--- Start of GIVEN INFORMATION ---

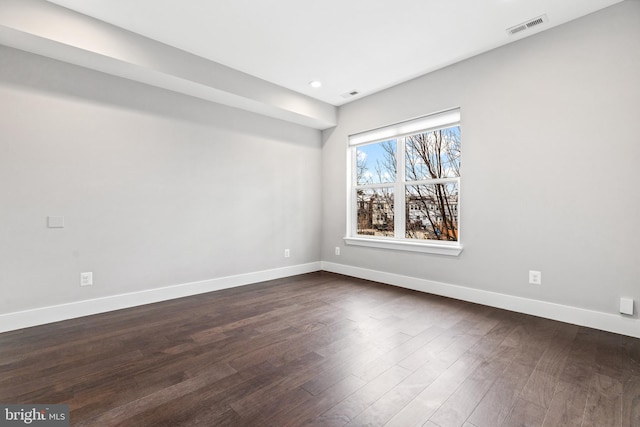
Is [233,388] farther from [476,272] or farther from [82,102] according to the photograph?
[82,102]

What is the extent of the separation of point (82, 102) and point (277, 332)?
2.89m

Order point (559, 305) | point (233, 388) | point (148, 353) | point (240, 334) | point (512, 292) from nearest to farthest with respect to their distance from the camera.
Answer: point (233, 388) → point (148, 353) → point (240, 334) → point (559, 305) → point (512, 292)

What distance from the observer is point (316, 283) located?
13.4 ft

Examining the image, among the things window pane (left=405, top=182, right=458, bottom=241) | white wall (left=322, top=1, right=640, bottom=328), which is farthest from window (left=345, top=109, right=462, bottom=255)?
white wall (left=322, top=1, right=640, bottom=328)

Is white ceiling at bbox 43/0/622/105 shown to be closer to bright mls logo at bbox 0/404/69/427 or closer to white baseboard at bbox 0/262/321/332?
white baseboard at bbox 0/262/321/332

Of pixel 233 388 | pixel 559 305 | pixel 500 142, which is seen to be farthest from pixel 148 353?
→ pixel 500 142

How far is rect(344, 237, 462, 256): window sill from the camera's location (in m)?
3.39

--- End of GIVEN INFORMATION ---

## EXERCISE OBJECTIVE:
Lay out every line of the records above as a numbered list, skipping blank lines. Leave the picture out of your answer.

## THE RESULT:
1. Is [233,388] farther from [476,272] or farther from [82,102] according to the photograph?
2. [82,102]
3. What is the extent of the separation of point (82, 102) and point (277, 332)?
4. 2.89m
5. Order point (559, 305) | point (233, 388) | point (148, 353) | point (240, 334) | point (512, 292) from nearest to farthest with respect to their distance from the camera.
6. Answer: point (233, 388) → point (148, 353) → point (240, 334) → point (559, 305) → point (512, 292)
7. What distance from the observer is point (316, 283) located?
8. 13.4 ft
9. Examining the image, among the things window pane (left=405, top=182, right=458, bottom=241) | white wall (left=322, top=1, right=640, bottom=328), which is farthest from window (left=345, top=109, right=462, bottom=255)?
10. white wall (left=322, top=1, right=640, bottom=328)
11. Is white ceiling at bbox 43/0/622/105 shown to be closer to bright mls logo at bbox 0/404/69/427 or closer to white baseboard at bbox 0/262/321/332?
12. white baseboard at bbox 0/262/321/332
13. Of pixel 233 388 | pixel 559 305 | pixel 500 142, which is seen to be farthest from pixel 148 353?
14. → pixel 500 142
15. How far is rect(344, 237, 462, 256): window sill from the camera's location (in m)?
16. 3.39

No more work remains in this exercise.